Principles of Consolidation
Our Company consolidates all entities that we control by ownership of a majority voting interest as well as VIEs for which our
Company is the primary beneficiary. Generally, we consolidate only business enterprises that we control by ownership of a majority
voting interest. However, there are situations in which consolidation is required even though the usual condition of consolidation
(ownership of a majority voting interest) does not apply. Generally, this occurs when an entity holds an interest in another business
enterprise that was achieved through arrangements that do not involve voting interests, which results in a disproportionate relationship
between such entity’s voting interests in, and its exposure to the economic risks and potential rewards of, the other business enterprise.
This disproportionate relationship results in what is known as a variable interest, and the entity in which we have the variable interest
is referred to as a “VIE.” An enterprise must consolidate a VIE if it is determined to be the primary beneficiary of the VIE. The
primary beneficiary has both (1) the power to direct the activities of the VIE that most significantly impact the entity’s economic
performance, and (2) the obligation to absorb losses or the right to receive benefits from the VIE that could potentially be significant
to the VIE.
Our Company holds interests in certain VIEs, primarily bottling and container manufacturing operations, for which we were not
determined to be the primary beneficiary. Our variable interests in these VIEs primarily relate to profit guarantees or subordinated
financial support. Refer to Note 11. Although these financial arrangements resulted in our holding variable interests in these
entities, they did not empower us to direct the activities of the VIEs that most significantly impact the VIEs’ economic performance.

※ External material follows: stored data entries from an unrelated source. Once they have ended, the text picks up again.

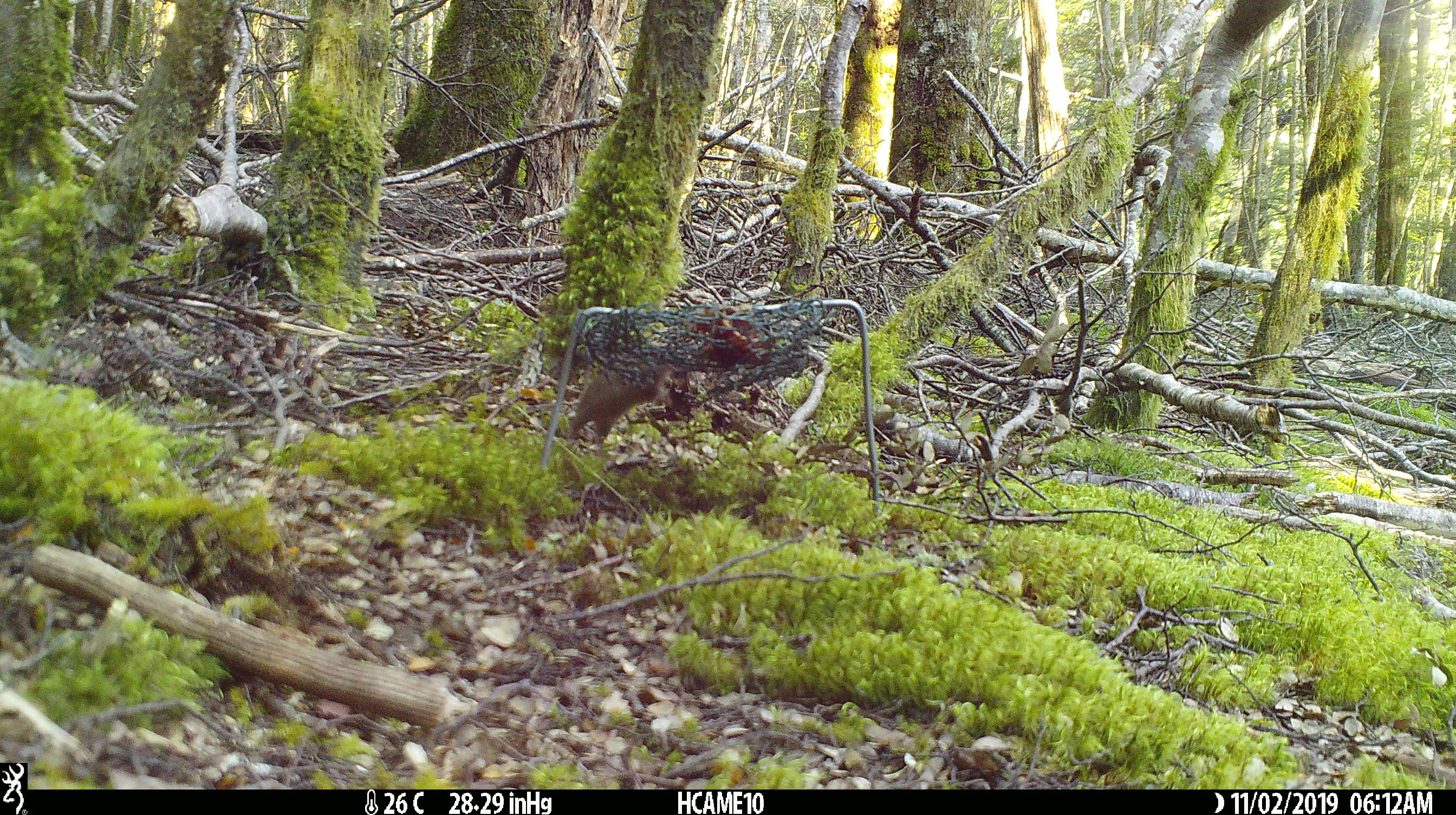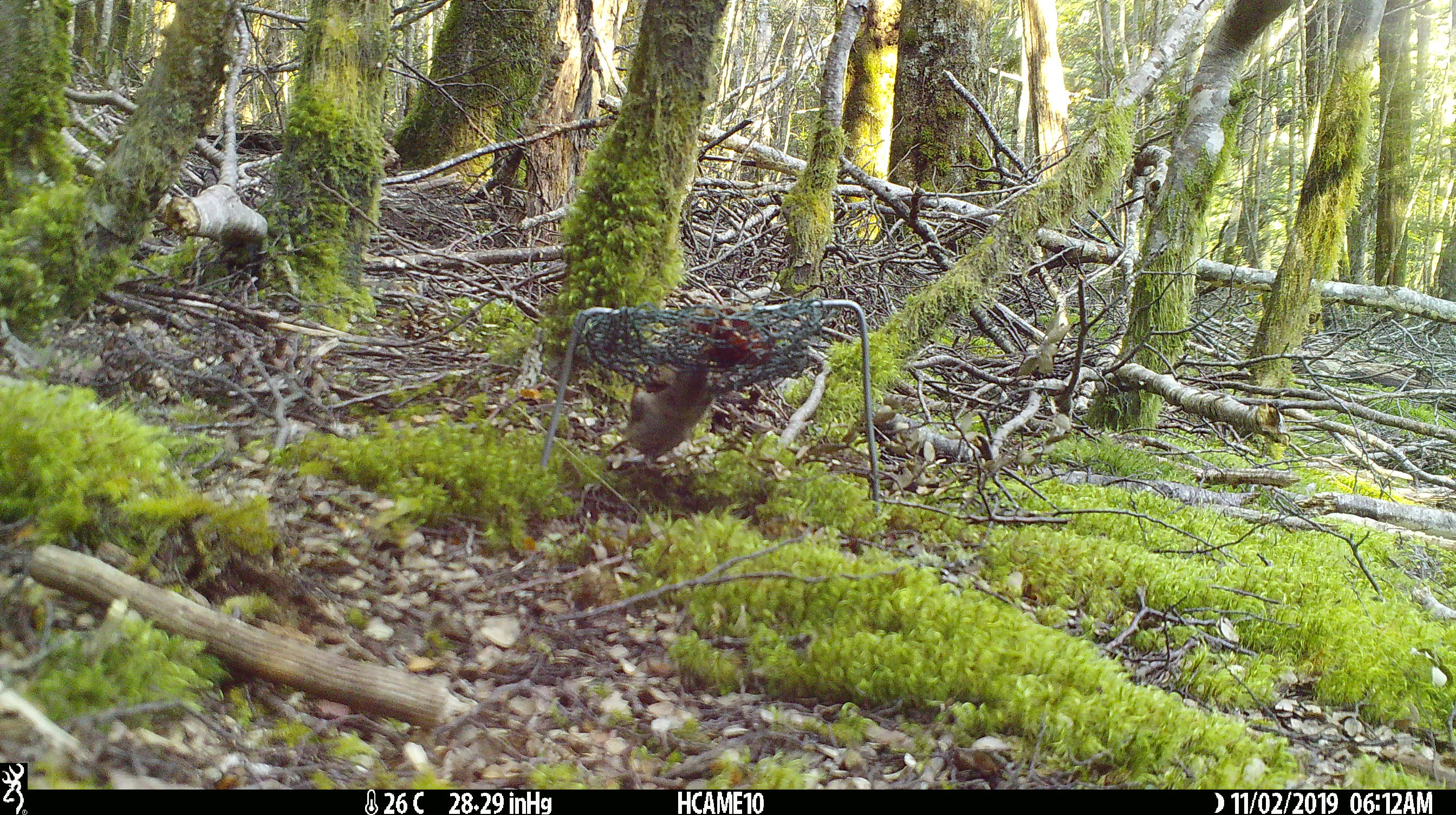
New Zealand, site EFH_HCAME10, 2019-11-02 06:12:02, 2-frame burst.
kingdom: Animalia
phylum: Chordata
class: Mammalia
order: Rodentia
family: Muridae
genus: Mus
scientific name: Mus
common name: mouse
Mouse (Mus).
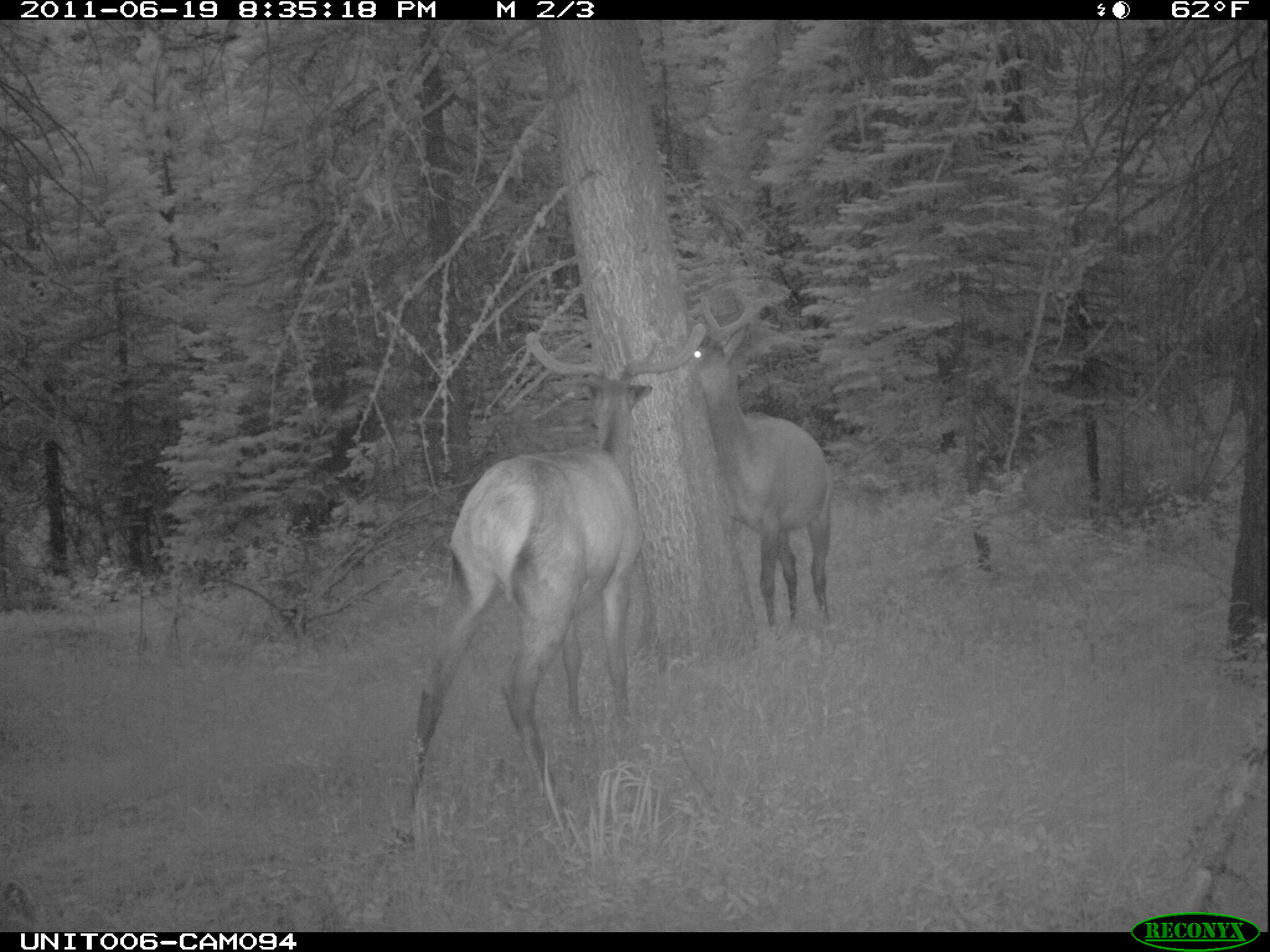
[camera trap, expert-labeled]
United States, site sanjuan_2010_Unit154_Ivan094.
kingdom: Animalia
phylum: Chordata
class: Mammalia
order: Artiodactyla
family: Cervidae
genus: Cervus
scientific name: Cervus elaphus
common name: red deer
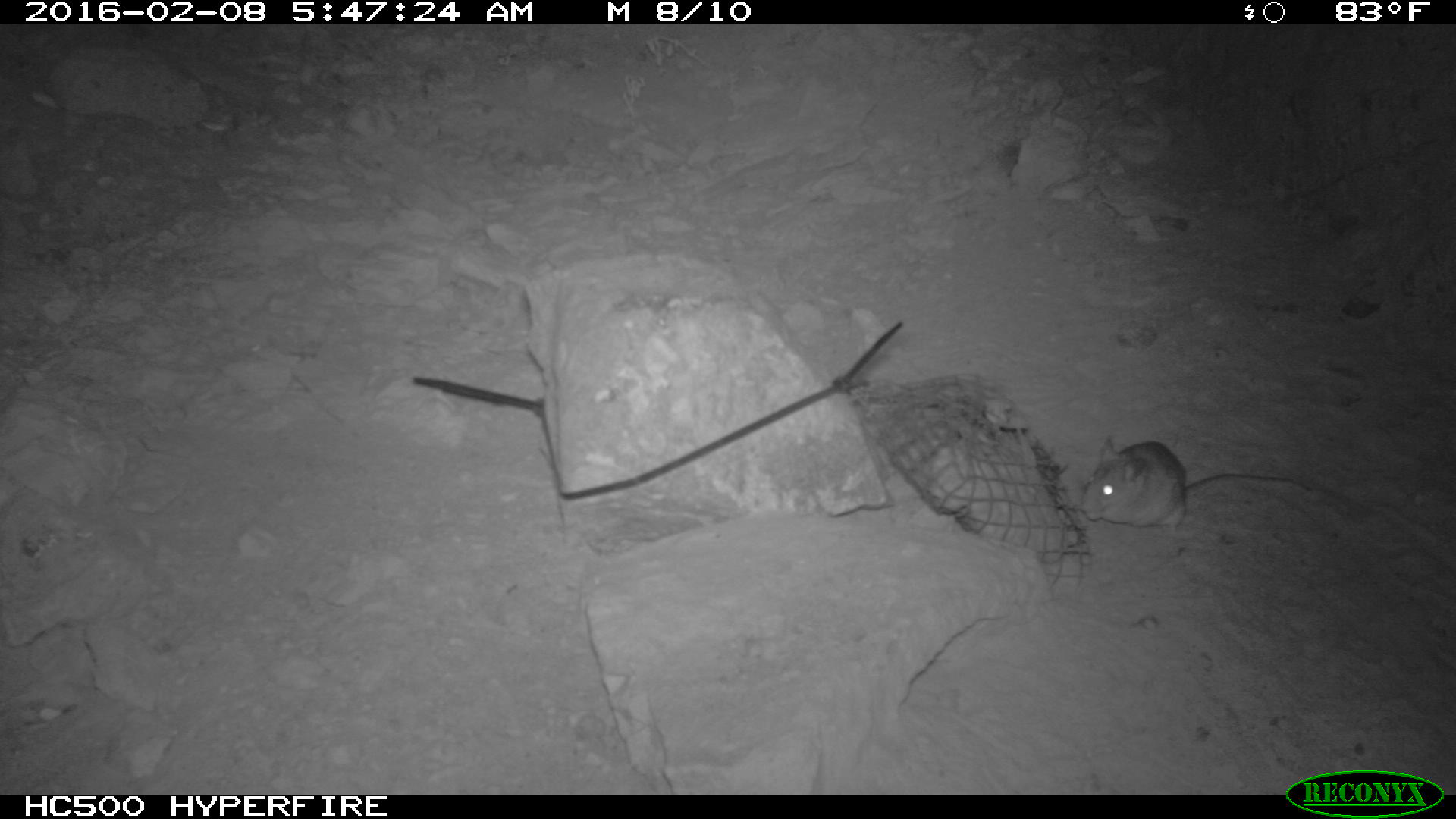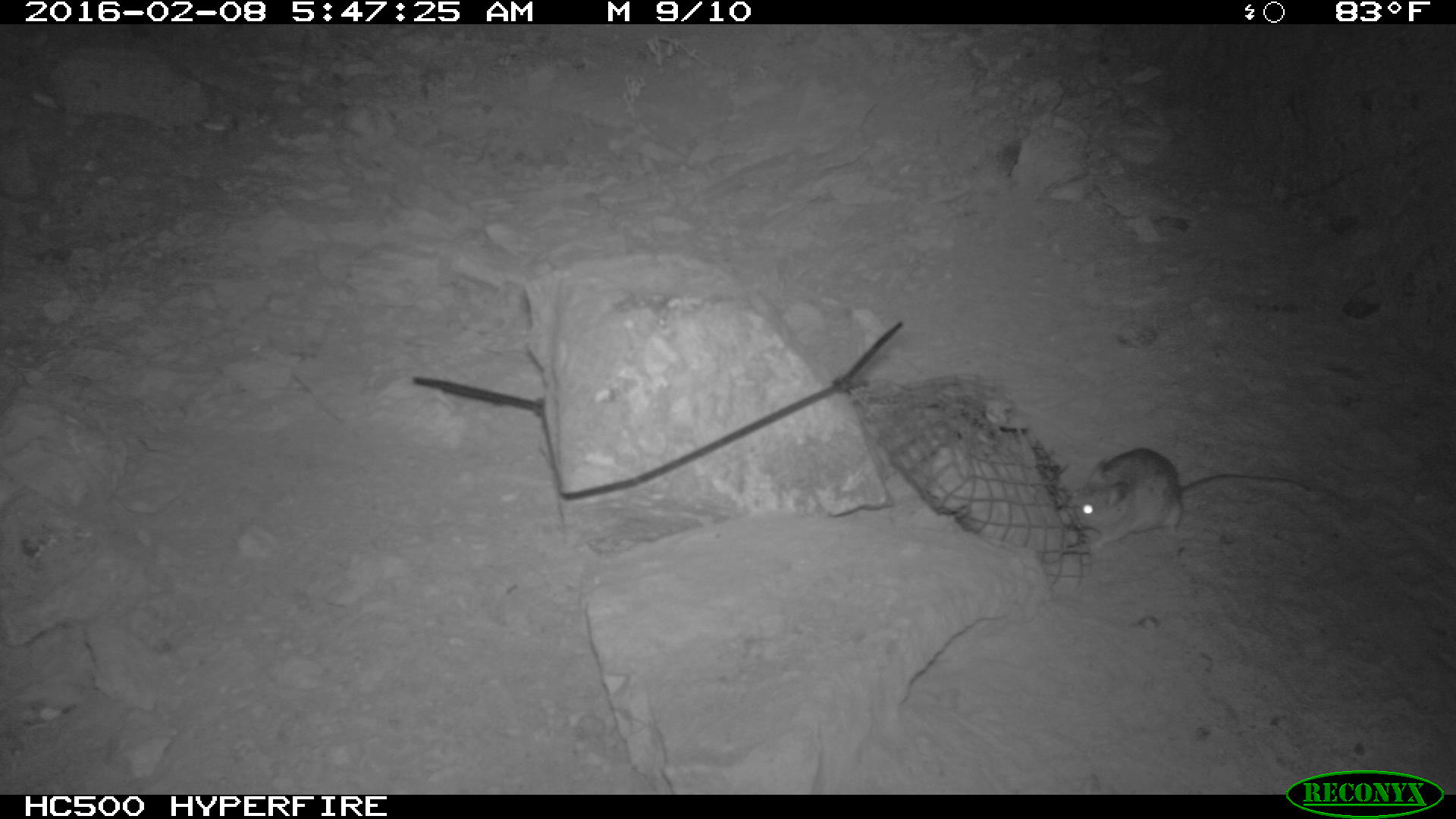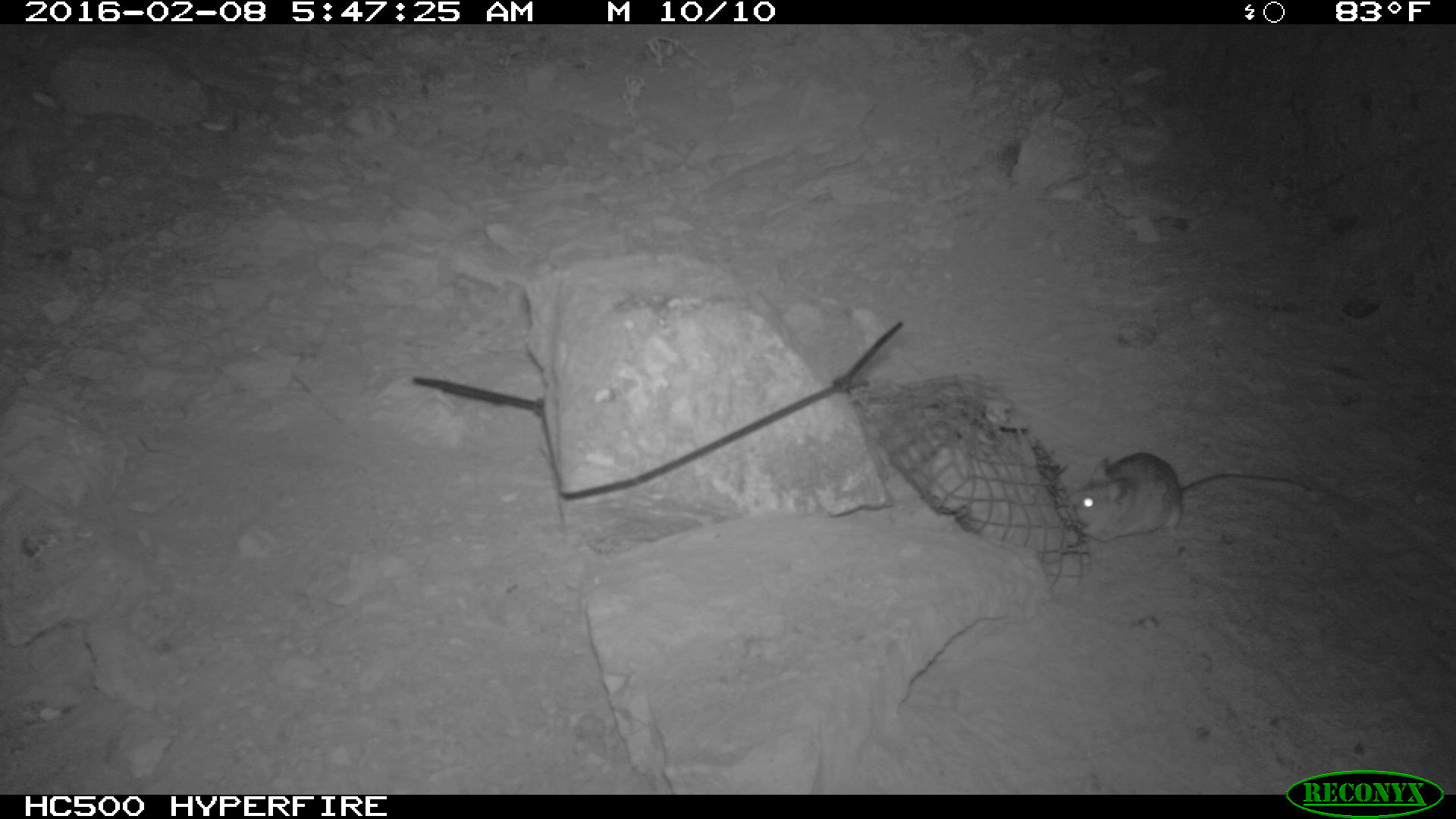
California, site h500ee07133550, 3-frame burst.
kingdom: Animalia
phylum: Chordata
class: Mammalia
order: Rodentia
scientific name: Rodentia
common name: rodent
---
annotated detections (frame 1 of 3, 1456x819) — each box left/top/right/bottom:
rodent: 1081/437/1310/535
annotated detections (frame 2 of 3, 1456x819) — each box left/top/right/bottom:
rodent: 1063/447/1327/546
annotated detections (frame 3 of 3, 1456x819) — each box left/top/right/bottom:
rodent: 1062/452/1310/547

Our Company’s investments, plus any loans and guarantees, related to these VIEs totaled $2,274 million and $2,171 million as of
December 31, 2014 and 2013, respectively, representing our maximum exposures to loss. The Company’s investments, plus any loans
and guarantees, related to these VIEs were not significant to the Company’s consolidated financial statements.
In addition, our Company holds interests in certain VIEs, primarily bottling and container manufacturing operations, for which we
were determined to be the primary beneficiary. As a result, we have consolidated these entities. Our Company’s investments, plus any
loans and guarantees, related to these VIEs totaled $266 million and $284 million as of December 31, 2014 and 2013, respectively,
representing our maximum exposures to loss. The assets and liabilities of VIEs for which we are the primary beneficiary were not
significant to the Company’s consolidated financial statements.
Creditors of our VIEs do not have recourse against the general credit of the Company, regardless of whether they are accounted for as
consolidated entities.
Assets and Liabilities Held for Sale
Our Company classifies long-lived assets or disposal groups to be sold as held for sale in the period in which all of the following criteria
are met: management, having the authority to approve the action, commits to a plan to sell the asset or disposal group; the asset or
disposal group is available for immediate sale in its present condition subject only to terms that are usual and customary for sales of
such assets or disposal groups; an active program to locate a buyer and other actions required to complete the plan to sell the asset
or disposal group have been initiated; the sale of the asset or disposal group is probable, and transfer of the asset or disposal group is
expected to qualify for recognition as a completed sale within one year, except if events or circumstances beyond our control extend
the period of time required to sell the asset or disposal group beyond one year; the asset or disposal group is being actively marketed
for sale at a price that is reasonable in relation to its current fair value; and actions required to complete the plan indicate that it is
unlikely that significant changes to the plan will be made or that the plan will be withdrawn.